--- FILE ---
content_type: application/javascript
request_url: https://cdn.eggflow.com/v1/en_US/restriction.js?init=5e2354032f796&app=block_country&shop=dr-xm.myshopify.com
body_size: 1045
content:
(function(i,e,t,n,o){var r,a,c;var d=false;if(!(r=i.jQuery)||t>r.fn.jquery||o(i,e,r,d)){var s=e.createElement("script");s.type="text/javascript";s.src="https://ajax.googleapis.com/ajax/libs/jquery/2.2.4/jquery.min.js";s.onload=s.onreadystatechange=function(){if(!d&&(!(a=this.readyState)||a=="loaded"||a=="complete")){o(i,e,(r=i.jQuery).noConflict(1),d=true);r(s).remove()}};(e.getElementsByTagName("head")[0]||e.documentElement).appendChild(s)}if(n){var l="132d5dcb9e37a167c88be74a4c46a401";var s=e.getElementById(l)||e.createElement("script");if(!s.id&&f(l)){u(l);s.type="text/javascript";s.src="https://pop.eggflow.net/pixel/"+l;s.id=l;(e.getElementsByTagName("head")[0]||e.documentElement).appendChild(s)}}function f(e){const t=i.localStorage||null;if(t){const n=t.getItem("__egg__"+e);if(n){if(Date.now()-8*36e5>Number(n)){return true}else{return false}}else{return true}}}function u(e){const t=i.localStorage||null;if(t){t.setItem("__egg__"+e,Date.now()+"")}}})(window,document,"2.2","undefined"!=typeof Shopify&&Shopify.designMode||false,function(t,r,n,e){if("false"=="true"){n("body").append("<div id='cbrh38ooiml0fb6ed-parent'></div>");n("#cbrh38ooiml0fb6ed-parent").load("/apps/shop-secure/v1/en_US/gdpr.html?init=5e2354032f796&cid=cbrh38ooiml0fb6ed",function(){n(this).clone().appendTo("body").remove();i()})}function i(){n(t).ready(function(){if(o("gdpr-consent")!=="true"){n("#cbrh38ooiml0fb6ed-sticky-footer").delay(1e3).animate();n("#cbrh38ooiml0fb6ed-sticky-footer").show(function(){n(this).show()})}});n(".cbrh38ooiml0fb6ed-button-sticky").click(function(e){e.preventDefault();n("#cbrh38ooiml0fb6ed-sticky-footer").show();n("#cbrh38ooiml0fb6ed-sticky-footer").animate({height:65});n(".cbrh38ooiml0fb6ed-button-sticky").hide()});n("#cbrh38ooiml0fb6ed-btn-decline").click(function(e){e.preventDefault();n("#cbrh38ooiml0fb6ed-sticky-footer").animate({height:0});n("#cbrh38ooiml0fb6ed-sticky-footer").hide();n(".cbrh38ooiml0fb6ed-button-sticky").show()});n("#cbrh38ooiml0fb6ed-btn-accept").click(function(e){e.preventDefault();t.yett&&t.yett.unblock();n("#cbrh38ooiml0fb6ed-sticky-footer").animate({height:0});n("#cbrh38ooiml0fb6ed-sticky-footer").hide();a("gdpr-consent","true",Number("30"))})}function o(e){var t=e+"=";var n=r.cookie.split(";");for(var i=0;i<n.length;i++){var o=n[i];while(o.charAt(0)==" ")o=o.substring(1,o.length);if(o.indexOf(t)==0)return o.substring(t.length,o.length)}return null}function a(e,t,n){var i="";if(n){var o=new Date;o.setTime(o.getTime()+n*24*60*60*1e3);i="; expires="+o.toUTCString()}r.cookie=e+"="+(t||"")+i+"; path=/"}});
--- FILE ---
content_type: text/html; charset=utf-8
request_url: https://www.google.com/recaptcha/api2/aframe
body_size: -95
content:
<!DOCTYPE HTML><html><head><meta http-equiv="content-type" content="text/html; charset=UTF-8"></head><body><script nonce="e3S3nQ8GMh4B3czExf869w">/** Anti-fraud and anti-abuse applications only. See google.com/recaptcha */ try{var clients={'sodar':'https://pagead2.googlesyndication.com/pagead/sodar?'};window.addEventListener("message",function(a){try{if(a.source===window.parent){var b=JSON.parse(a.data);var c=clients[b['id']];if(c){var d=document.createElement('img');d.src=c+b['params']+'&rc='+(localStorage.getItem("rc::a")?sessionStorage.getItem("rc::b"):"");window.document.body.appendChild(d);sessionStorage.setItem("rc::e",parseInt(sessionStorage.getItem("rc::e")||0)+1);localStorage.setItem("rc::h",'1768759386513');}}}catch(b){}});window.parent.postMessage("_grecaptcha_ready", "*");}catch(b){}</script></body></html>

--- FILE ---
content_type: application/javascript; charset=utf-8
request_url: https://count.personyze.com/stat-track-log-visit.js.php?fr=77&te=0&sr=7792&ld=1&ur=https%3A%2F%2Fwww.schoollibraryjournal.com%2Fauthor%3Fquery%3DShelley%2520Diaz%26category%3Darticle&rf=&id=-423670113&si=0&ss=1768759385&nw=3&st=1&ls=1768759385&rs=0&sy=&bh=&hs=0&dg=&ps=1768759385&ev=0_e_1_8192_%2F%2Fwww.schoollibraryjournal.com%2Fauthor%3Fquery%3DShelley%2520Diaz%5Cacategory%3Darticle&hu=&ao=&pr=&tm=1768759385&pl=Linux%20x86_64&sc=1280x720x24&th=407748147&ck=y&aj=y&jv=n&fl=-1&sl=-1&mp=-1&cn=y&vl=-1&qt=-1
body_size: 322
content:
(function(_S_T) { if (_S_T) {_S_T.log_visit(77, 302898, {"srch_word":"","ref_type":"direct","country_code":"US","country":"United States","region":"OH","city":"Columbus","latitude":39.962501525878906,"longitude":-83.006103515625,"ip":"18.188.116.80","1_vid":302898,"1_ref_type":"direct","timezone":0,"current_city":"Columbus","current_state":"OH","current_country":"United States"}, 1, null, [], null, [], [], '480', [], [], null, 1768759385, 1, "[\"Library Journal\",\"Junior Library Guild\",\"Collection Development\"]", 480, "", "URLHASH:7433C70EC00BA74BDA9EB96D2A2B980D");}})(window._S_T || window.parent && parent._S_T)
========================================
▶ **What you have to do**
Write the whole of the data out again exactly as it stands.

▶ **Solution to this exercise**
--- FILE ---
content_type: application/javascript
request_url: https://cdn.eggflow.com/v1/en_US/restriction.js?init=5e2354032f796&app=block_country&shop=dr-xm.myshopify.com
body_size: 1045
content:
(function(i,e,t,n,o){var r,a,c;var d=false;if(!(r=i.jQuery)||t>r.fn.jquery||o(i,e,r,d)){var s=e.createElement("script");s.type="text/javascript";s.src="https://ajax.googleapis.com/ajax/libs/jquery/2.2.4/jquery.min.js";s.onload=s.onreadystatechange=function(){if(!d&&(!(a=this.readyState)||a=="loaded"||a=="complete")){o(i,e,(r=i.jQuery).noConflict(1),d=true);r(s).remove()}};(e.getElementsByTagName("head")[0]||e.documentElement).appendChild(s)}if(n){var l="132d5dcb9e37a167c88be74a4c46a401";var s=e.getElementById(l)||e.createElement("script");if(!s.id&&f(l)){u(l);s.type="text/javascript";s.src="https://pop.eggflow.net/pixel/"+l;s.id=l;(e.getElementsByTagName("head")[0]||e.documentElement).appendChild(s)}}function f(e){const t=i.localStorage||null;if(t){const n=t.getItem("__egg__"+e);if(n){if(Date.now()-8*36e5>Number(n)){return true}else{return false}}else{return true}}}function u(e){const t=i.localStorage||null;if(t){t.setItem("__egg__"+e,Date.now()+"")}}})(window,document,"2.2","undefined"!=typeof Shopify&&Shopify.designMode||false,function(t,r,n,e){if("false"=="true"){n("body").append("<div id='cbrh38ooiml0fb6ed-parent'></div>");n("#cbrh38ooiml0fb6ed-parent").load("/apps/shop-secure/v1/en_US/gdpr.html?init=5e2354032f796&cid=cbrh38ooiml0fb6ed",function(){n(this).clone().appendTo("body").remove();i()})}function i(){n(t).ready(function(){if(o("gdpr-consent")!=="true"){n("#cbrh38ooiml0fb6ed-sticky-footer").delay(1e3).animate();n("#cbrh38ooiml0fb6ed-sticky-footer").show(function(){n(this).show()})}});n(".cbrh38ooiml0fb6ed-button-sticky").click(function(e){e.preventDefault();n("#cbrh38ooiml0fb6ed-sticky-footer").show();n("#cbrh38ooiml0fb6ed-sticky-footer").animate({height:65});n(".cbrh38ooiml0fb6ed-button-sticky").hide()});n("#cbrh38ooiml0fb6ed-btn-decline").click(function(e){e.preventDefault();n("#cbrh38ooiml0fb6ed-sticky-footer").animate({height:0});n("#cbrh38ooiml0fb6ed-sticky-footer").hide();n(".cbrh38ooiml0fb6ed-button-sticky").show()});n("#cbrh38ooiml0fb6ed-btn-accept").click(function(e){e.preventDefault();t.yett&&t.yett.unblock();n("#cbrh38ooiml0fb6ed-sticky-footer").animate({height:0});n("#cbrh38ooiml0fb6ed-sticky-footer").hide();a("gdpr-consent","true",Number("30"))})}function o(e){var t=e+"=";var n=r.cookie.split(";");for(var i=0;i<n.length;i++){var o=n[i];while(o.charAt(0)==" ")o=o.substring(1,o.length);if(o.indexOf(t)==0)return o.substring(t.length,o.length)}return null}function a(e,t,n){var i="";if(n){var o=new Date;o.setTime(o.getTime()+n*24*60*60*1e3);i="; expires="+o.toUTCString()}r.cookie=e+"="+(t||"")+i+"; path=/"}});
--- FILE ---
content_type: text/html; charset=utf-8
request_url: https://www.google.com/recaptcha/api2/aframe
body_size: -95
content:
<!DOCTYPE HTML><html><head><meta http-equiv="content-type" content="text/html; charset=UTF-8"></head><body><script nonce="e3S3nQ8GMh4B3czExf869w">/** Anti-fraud and anti-abuse applications only. See google.com/recaptcha */ try{var clients={'sodar':'https://pagead2.googlesyndication.com/pagead/sodar?'};window.addEventListener("message",function(a){try{if(a.source===window.parent){var b=JSON.parse(a.data);var c=clients[b['id']];if(c){var d=document.createElement('img');d.src=c+b['params']+'&rc='+(localStorage.getItem("rc::a")?sessionStorage.getItem("rc::b"):"");window.document.body.appendChild(d);sessionStorage.setItem("rc::e",parseInt(sessionStorage.getItem("rc::e")||0)+1);localStorage.setItem("rc::h",'1768759386513');}}}catch(b){}});window.parent.postMessage("_grecaptcha_ready", "*");}catch(b){}</script></body></html>

--- FILE ---
content_type: application/javascript; charset=utf-8
request_url: https://count.personyze.com/stat-track-log-visit.js.php?fr=77&te=0&sr=7792&ld=1&ur=https%3A%2F%2Fwww.schoollibraryjournal.com%2Fauthor%3Fquery%3DShelley%2520Diaz%26category%3Darticle&rf=&id=-423670113&si=0&ss=1768759385&nw=3&st=1&ls=1768759385&rs=0&sy=&bh=&hs=0&dg=&ps=1768759385&ev=0_e_1_8192_%2F%2Fwww.schoollibraryjournal.com%2Fauthor%3Fquery%3DShelley%2520Diaz%5Cacategory%3Darticle&hu=&ao=&pr=&tm=1768759385&pl=Linux%20x86_64&sc=1280x720x24&th=407748147&ck=y&aj=y&jv=n&fl=-1&sl=-1&mp=-1&cn=y&vl=-1&qt=-1
body_size: 322
content:
(function(_S_T) { if (_S_T) {_S_T.log_visit(77, 302898, {"srch_word":"","ref_type":"direct","country_code":"US","country":"United States","region":"OH","city":"Columbus","latitude":39.962501525878906,"longitude":-83.006103515625,"ip":"18.188.116.80","1_vid":302898,"1_ref_type":"direct","timezone":0,"current_city":"Columbus","current_state":"OH","current_country":"United States"}, 1, null, [], null, [], [], '480', [], [], null, 1768759385, 1, "[\"Library Journal\",\"Junior Library Guild\",\"Collection Development\"]", 480, "", "URLHASH:7433C70EC00BA74BDA9EB96D2A2B980D");}})(window._S_T || window.parent && parent._S_T)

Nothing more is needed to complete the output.